仮想課題だけでは、面接対策で覚えた回答を見てしまう場合があります。過去のコードレビューや障害対応を聞く質問と、入社後の仕事に近い設計課題を組み合わせます。唯一の正解を当てる力ではなく、前提を置き、利点と欠点を比べ、未知の情報を扱う姿勢を観察します。
エンジニア候補者が知らない技術名に出会った場合も、知識の有無だけで会話を止めません。必要な前提を短く伝え、情報を受け取った後に判断を組み立てられるかを見ます。入社後に学べる技術と、初日から必要な能力を混同しない運用が必要です。
面接中に評価を確定しようとすると、最初の印象に後の回答を合わせやすくなります。まず回答と追加質問を記録し、面接終了後に評価基準へ照らして判定します。候補者が話していない内容を好意的にも否定的にも補いません。
面接官は事実と判定を分けて記録します
「設計力が弱い」という一文だけでは、別の面接官が判断を検証できません。「可用性要件を確認せず単一構成を選び、障害時の復旧方法を説明できなかった」のように、質問、回答、追加確認で得た事実を書きます。判定欄には、その事実が今回の役割でなぜ懸念または強みになるかを記録します。

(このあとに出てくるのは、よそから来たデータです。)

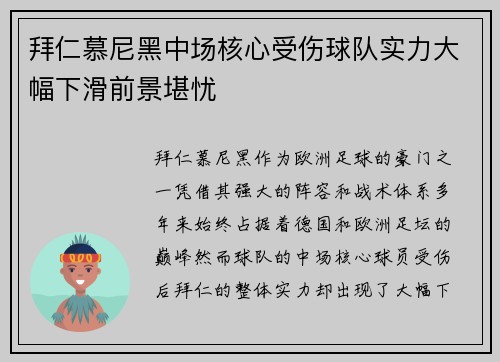 拜仁慕尼黑中场核心受伤球队实力大幅下滑前景堪忧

記録には未確認も残します。質問する時間がなかった場合と、質問したが十分な証拠を得られなかった場合は意味が違います。未確認を低評価へ置き換えると、面接官側の進行不足を候補者へ負わせます。
評価入力の期限は面接終了後の当日中など、候補者との連絡期限から逆算します。他の面接官の記録を見る前に自分の事実と判定を残します。CTOの意見を先に読んでから入力すると、役職の強さへ評価が引っ張られます。
面接メモは採用目的に必要な情報だけを扱います。厚生労働省は、家族、出生地、住宅状況や、宗教、支持政党、愛読書など、職務上の適性・能力と関係のない事項を採用選考で把握しないよう案内しています。公正な採用選考の基本と公正採用選考特設サイトを面接官研修で確認してください。

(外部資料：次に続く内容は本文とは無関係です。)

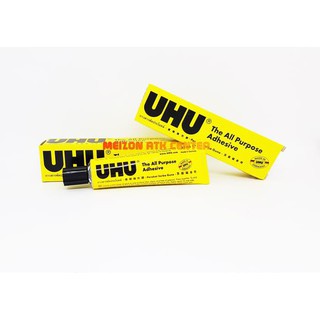 

LEM CAIR UHU ALL PURPOSE ADHESIVE 20GR 20 ML GLUE [ 1 PCS ]/ATKProject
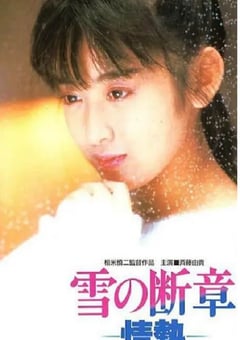 1985年日本经典剧情片《雪之断章》蓝光日语中字 4K迅雷完整版下载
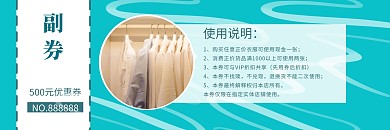 洗衣店500元蓝白色洗衣券代金券优惠券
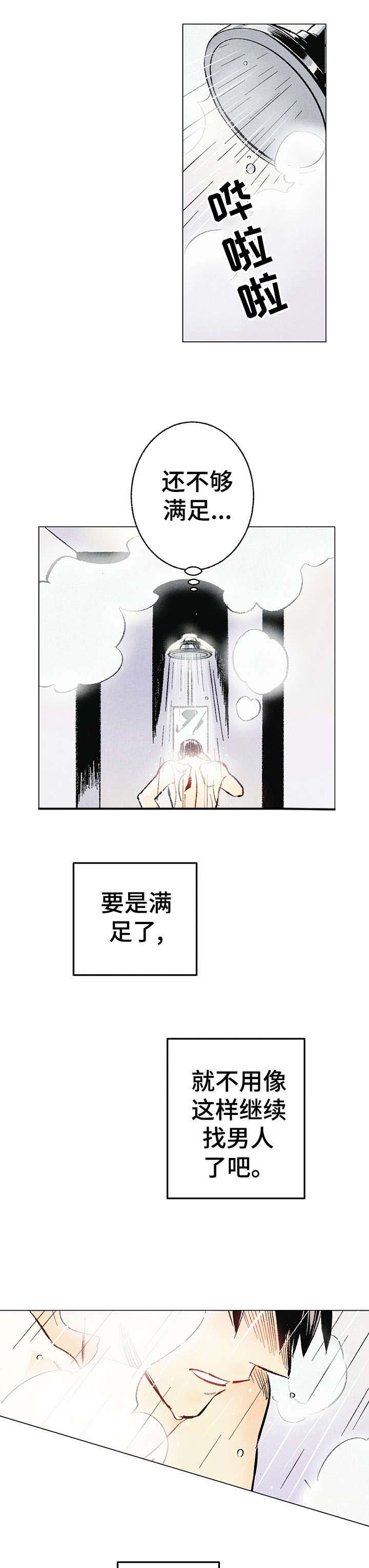 完美伴侣电视剧全集免费观看星辰漫画,第1章：傻逼2图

候補者が雑談の中で私生活を話した場合も、評価に不要な内容を追加で聞きません。記録の閲覧者、保存期間、削除方法を決め、社内チャットへ面接メモを無期限に残さない運用も必要です。
エンジニア採用の合否会議と校正でばらつきを減らします
合否会議では、最も役職が高い人の結論から始めません。各面接官が担当項目の事実、基準に照らした判定、未確認の順に共有します。感想を先に話すと、後から出る記録が最初の結論を補強する材料になりやすいからです。
判定が割れた場合は平均点を取りません。片方だけが追加質問をしていたのか、同じ回答から異なる意味を読んだのか、職務上の影響を違って見積もったのかを分けます。必要な証拠が欠けているなら、追加確認で何を聞くかと候補者の負担を確認してから決めます。
不採用理由は候補者の人格ではなく、今回の仕事と観察した事実へ結びつけて残します。採用要件が途中で変わった場合は、候補者の評価を書き換えて整合させず、役割変更が選考へ与える影響を別に記録します。
校正では、実際の候補者を採点し直すのではなく、匿名化した過去の回答や模擬記録を使います。面接官が同じ回答を読み、担当項目の事実と判定を書いた後で差を確認します。点数を完全に一致させる訓練ではなく、質問の深掘りと記録の粒度を揃える時間です。
校正後に直す対象は、面接官の性格ではありません。質問が広すぎた、追加質問の例が足りなかった、事実と推測が混ざった、と実行手順へ戻します。面接ごとの所要時間、質問の重複、評価入力までの時間も確認すると、候補者と面接官の負担を同時に減らせます。
次回の技術面接予定を一件開き、担当項目、最初の質問、深掘りを二つ、記録期限を予定欄へ書いてください。四点を書けない面接は、候補者を招く前に面接官同士で二十分だけ進行を合わせる必要があります。
※制度に関する記載は2026年8月7日時点です。実際の募集・選考設計は、管轄の都道府県労働局または専門家へ確認してください。